EXERCISE DETAILS
Please recast the entries from the line with "Given the photo, is" up to and including the line with "5. (E) green" as a two-column CSV headed text and answer, one row per entry. Put each value in a single quoted field, with line breaks turned into spaces.

— START —

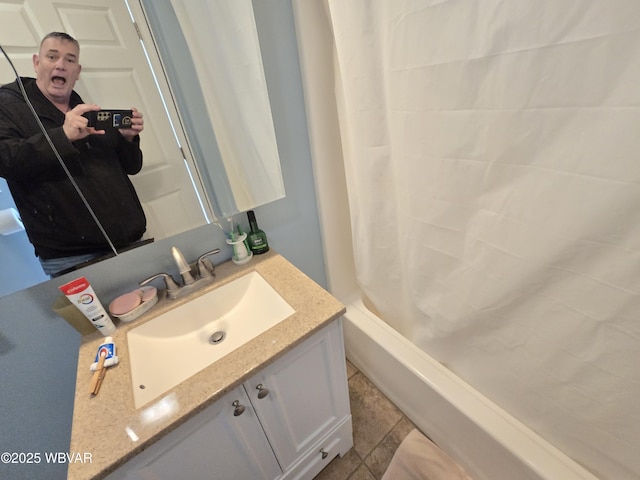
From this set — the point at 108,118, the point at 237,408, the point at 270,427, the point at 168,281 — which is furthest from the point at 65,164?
the point at 270,427

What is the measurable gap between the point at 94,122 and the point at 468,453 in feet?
5.11

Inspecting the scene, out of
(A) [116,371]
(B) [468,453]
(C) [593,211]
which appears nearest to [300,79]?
(C) [593,211]

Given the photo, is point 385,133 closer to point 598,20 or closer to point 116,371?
point 598,20

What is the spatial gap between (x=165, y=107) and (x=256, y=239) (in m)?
0.50

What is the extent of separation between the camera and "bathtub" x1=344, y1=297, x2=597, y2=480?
0.75m

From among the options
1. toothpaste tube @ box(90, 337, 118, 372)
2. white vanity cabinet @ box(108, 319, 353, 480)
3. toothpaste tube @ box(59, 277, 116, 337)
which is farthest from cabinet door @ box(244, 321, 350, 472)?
toothpaste tube @ box(59, 277, 116, 337)

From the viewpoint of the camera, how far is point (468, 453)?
0.93 metres

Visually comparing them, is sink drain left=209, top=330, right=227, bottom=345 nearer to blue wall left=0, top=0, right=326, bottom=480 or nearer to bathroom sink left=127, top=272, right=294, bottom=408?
bathroom sink left=127, top=272, right=294, bottom=408

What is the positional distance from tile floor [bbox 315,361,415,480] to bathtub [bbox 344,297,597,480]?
47 millimetres

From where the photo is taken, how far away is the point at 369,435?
1142 mm

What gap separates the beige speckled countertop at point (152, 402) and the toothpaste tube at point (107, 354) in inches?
0.6

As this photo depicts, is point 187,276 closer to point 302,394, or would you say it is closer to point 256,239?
point 256,239

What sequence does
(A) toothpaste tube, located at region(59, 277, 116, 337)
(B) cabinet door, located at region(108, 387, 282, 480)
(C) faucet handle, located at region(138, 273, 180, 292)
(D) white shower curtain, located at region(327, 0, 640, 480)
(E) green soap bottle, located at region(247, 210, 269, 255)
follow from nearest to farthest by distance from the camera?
1. (D) white shower curtain, located at region(327, 0, 640, 480)
2. (B) cabinet door, located at region(108, 387, 282, 480)
3. (A) toothpaste tube, located at region(59, 277, 116, 337)
4. (C) faucet handle, located at region(138, 273, 180, 292)
5. (E) green soap bottle, located at region(247, 210, 269, 255)

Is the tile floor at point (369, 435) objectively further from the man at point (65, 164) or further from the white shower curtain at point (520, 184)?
the man at point (65, 164)
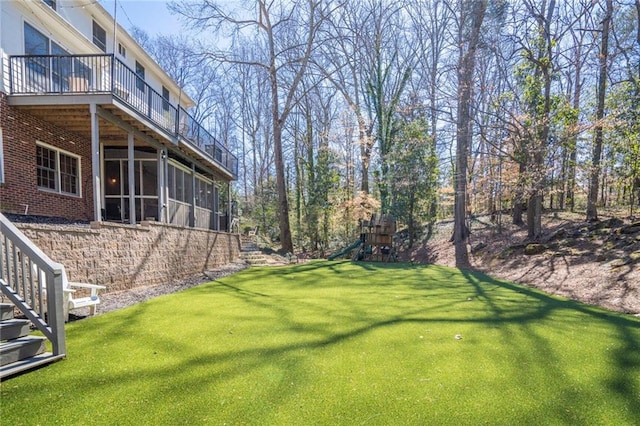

— END —

ANSWER TO THIS EXERCISE
text,answer
"Given the photo, is point 385,133 closer to point 598,20 or closer to point 116,371?","point 598,20"
"What is the spatial gap between (x=165, y=107) and (x=256, y=239) (in m)?","0.50"
"What is the extent of separation between the camera and ""bathtub"" x1=344, y1=297, x2=597, y2=480?","0.75m"
"From among the options 1. toothpaste tube @ box(90, 337, 118, 372) 2. white vanity cabinet @ box(108, 319, 353, 480) 3. toothpaste tube @ box(59, 277, 116, 337) which is farthest from cabinet door @ box(244, 321, 350, 472)?","toothpaste tube @ box(59, 277, 116, 337)"
"From the viewpoint of the camera, how far is point (468, 453)?","0.93 metres"
"Visually comparing them, is sink drain left=209, top=330, right=227, bottom=345 nearer to blue wall left=0, top=0, right=326, bottom=480 or nearer to bathroom sink left=127, top=272, right=294, bottom=408?","bathroom sink left=127, top=272, right=294, bottom=408"
"What is the positional distance from tile floor [bbox 315,361,415,480] to bathtub [bbox 344,297,597,480]?","47 millimetres"
"From where the photo is taken, how far away is the point at 369,435?","1142 mm"
"What gap separates the beige speckled countertop at point (152, 402) and the toothpaste tube at point (107, 354) in inches?","0.6"
"As this photo depicts, is point 187,276 closer to point 302,394, or would you say it is closer to point 256,239?","point 256,239"
"What sequence does (A) toothpaste tube, located at region(59, 277, 116, 337) (B) cabinet door, located at region(108, 387, 282, 480) (C) faucet handle, located at region(138, 273, 180, 292) (D) white shower curtain, located at region(327, 0, 640, 480) (E) green soap bottle, located at region(247, 210, 269, 255) follow from nearest to farthest by distance from the camera?","1. (D) white shower curtain, located at region(327, 0, 640, 480) 2. (B) cabinet door, located at region(108, 387, 282, 480) 3. (A) toothpaste tube, located at region(59, 277, 116, 337) 4. (C) faucet handle, located at region(138, 273, 180, 292) 5. (E) green soap bottle, located at region(247, 210, 269, 255)"